[GOAL OF THE EXERCISE] Could you write the next part of the passage on continual learning and the brain's handling of errors, starting after its last sentence?

The sequential learning of tasks in CL potentially exposes the model to varying degrees of distribution shifts in the input and output space. In particular, the introduction of a new set of classes at the task boundary may lead to an abrupt representation drift leading to forgetting. [5] show that the samples from the new classes are poorly dispersed and lie near and within the representation space of the previous classes. Therefore, the initial parameter updates cause significant perturbation of the representations of the previous classes. This is exacerbated by the inherent imbalance between the samples of the new classes in the current task and the stored samples of previous classes in the buffer, especially in the lower buffer size regime. [5] further show that while the model can somewhat recover from the disruptive parameter updates at the task transition with larger buffer sizes, the model fails to recover when the buffer size is small. Furthermore, learning scales linearly with the error size in standard training. Therefore, the considerably higher cross-entropy loss from the unobserved classes dominates learning and biases the gradients towards correctly classifying the samples from the new classes at the expense of the fewer samples from previous classes. These insights suggest that there is a need for a different learning paradigm tailored for CL which is more robust to the abrupt distribution shifts.

Inspiration from the Brain

The human brain, on the other hand, has evolved to be robust to distribution shifts and continuously learns and interacts with a dynamic environment. This is enabled by a complex set of mechanisms and by interactions of multiple memory systems. Particularly, one should look into the dynamics of error-based learning in the brain to draw some insights for the design of DNNs. Unlike DNNs where learning scales linearly with error size, evidence suggests that the brain modulates its sensitivity to error as a function of error magnitude, whereby it learns more from small consistent errors compared to large errors [6, 19, 28]. To enable such a mechanism, the brain seems to be maintaining an additional memory of errors which controls the modulation of error sensitivity [12].

Another salient component of the learning machinery of the brain is the effective utilization of multiple memory systems which operate at different timescales [10, 16]. Furthermore, the replay of past neural activation patterns is considered to facilitate memory formation and consolidation [20, 30]. These components may play a critical role in enabling lifelong learning in the brain and tackling the challenges of distribution shifts.

The Computer-Implemented Method of the Current Invention

The computer-implemented method of the current invention aims to incorporate a principled mechanism for the modulation of error sensitivity based on the history of errors in a dual memory experience replay mechanism as shown in FIG. 1. The method involves training a working model θ_w on a sequence of tasks, while maintaining two additional memories: an instance-based fixed-size episodic memory, M, which stores input samples from previous tasks, and a parametric stable model, θ_s, which gradually aggregates the knowledge in the working model and builds consolidated structural representations.

[RECORDS SHOWN]

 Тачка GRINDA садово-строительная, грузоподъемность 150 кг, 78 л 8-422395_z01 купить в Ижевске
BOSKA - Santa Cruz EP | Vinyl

==

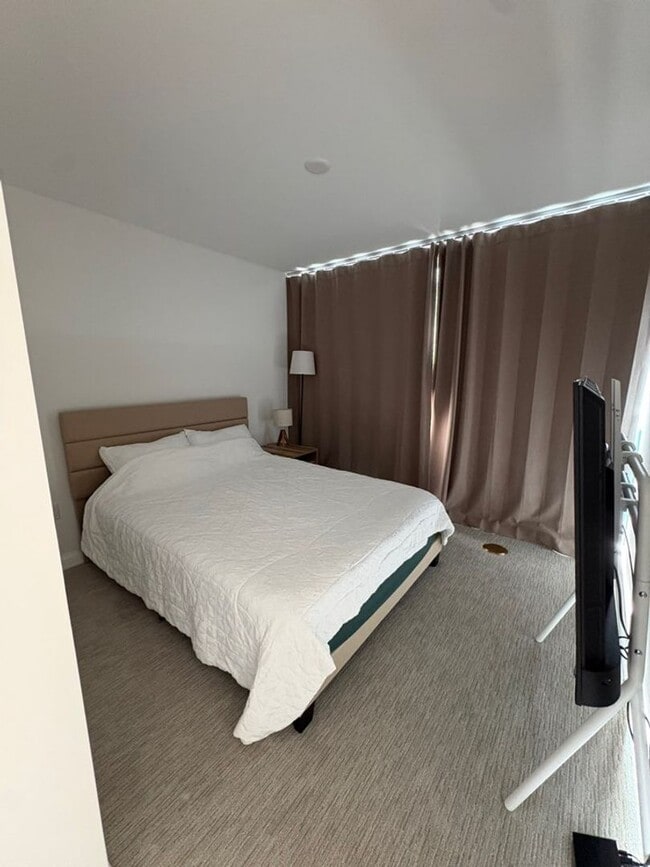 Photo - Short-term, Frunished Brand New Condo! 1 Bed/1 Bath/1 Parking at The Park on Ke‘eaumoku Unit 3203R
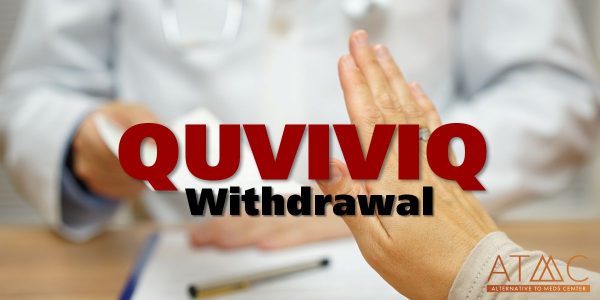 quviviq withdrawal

...

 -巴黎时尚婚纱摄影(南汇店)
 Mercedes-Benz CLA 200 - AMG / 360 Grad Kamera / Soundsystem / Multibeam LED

[ANSWER AREA]
Continual Learning Setting:

The CL setting considered here involves learning a sequence of T independent and identically distributed (i.i.d) tasks from a non-stationary data stream, D_t∈(D₁, . . . , D_T) where the goal is to approximate the joint distribution of all the tasks and distinguish between the observed classes without the availability of task identity at inference. At each training step, the model has access to a random batch of labeled samples drawn from the current task (x_t, y_t)˜D_t and the episodic memory (x_m, y_m)˜M.

Learning from Low Loss:

To mimic the principled mechanism for modulating the error sensitivity in the brain, the method of the current invention comprises the steps of maintaining a memory of errors along the training trajectory and utilizing said memory of errors to inform on how much the model is allowed to learn from each sample. To this end, the method of the current invention comprises the step of calculating an exponential moving average (EMA) of the cross-entropy loss, preferably the mean cross-entropy loss, μ_i, on the batch of samples from the new task. As the semantic memory is designed to consolidate knowledge and generalize well across the tasks, the method of the current invention comprises the step of using said semantic memory to evaluate how well-placed the new samples are in the consolidated decision boundary and representation space. This also avoids the confirmation bias that can arise from using the same learning model. For each sample, i, in the batch from the current task, the cross-entropy loss, L_ce is evaluated on the semantic memory. Subsequently, the value of the weight assigned to each sample for the supervised loss is controlled by how far the sample loss is from the average running estimate, μ_i:

$\begin{array}{cc}{ℒ}_s^i={ℒ}_{\mathrm{ce}}\left(f\left(x_b^i;{\theta }_s\right),y_b^i\right)& \left(1\right)\end{array}$ $\begin{array}{cc}{\lambda }^i=\{\begin{array}{cc}1& \mathrm{if}{ℒ}_s^i\le \beta ,{\mu }_l\\ {\mu }_l/{ℒ}_s^i& \mathrm{otherwise}\end{array}& \left(2\right)\end{array}$

where β controls the margin for being considered a low loss sample. The employed weighting scheme essentially reduces the weight, λ_i as the sample loss moves away from the mean estimate and consequently the learning from high loss errors so that the model learns more from loss samples. The error sensitivity modulated task loss for the working model is then given by the weighted sum of all the samples in the current task batch as follows:

$\begin{array}{cc}{ℒ}_w^t=\sum _i^{❘x_b❘}{\lambda }^i,{ℒ}_{\mathrm{ce}}\left(f\left(X_b^i;{\theta }_w\right),y_b^i\right)& \left(3\right)\end{array}$

The simple approach of weighting down the contributions of large errors, can effectively reduce the abrupt drift in representations at the task boundary and enable the model to gradually adapt to the new task. For instance, when previously unobserved classes are introduced, the loss for samples belonging to these classes would be higher than the running estimate and hence the weights of these samples would be reduced so that the model can gradually adapt to them without disruptions the learned representations of previous classes. This also implicitly accounts for the inherent imbalance between the samples belonging to the new task and previous tasks in the memory by weighing down the new task samples and giving higher weight to samples in memory which will most likely have low loss as they have been learned.

The memory of errors is maintained using an exponential moving average of loss of semantic memory on the task batch. To prevent sudden changes in the estimate at the task boundary a task warm-up period is introduced, during which the running estimate is not updated. To further keep the error memory stable and make it robust to outliers in the batch, the batch statistics is evaluated on samples losses which lie within 1 standard deviation (std) of mean batch loss:

_s^f={_sⁱ∈_s:_sⁱ≤μ_s+σ_s}  (4)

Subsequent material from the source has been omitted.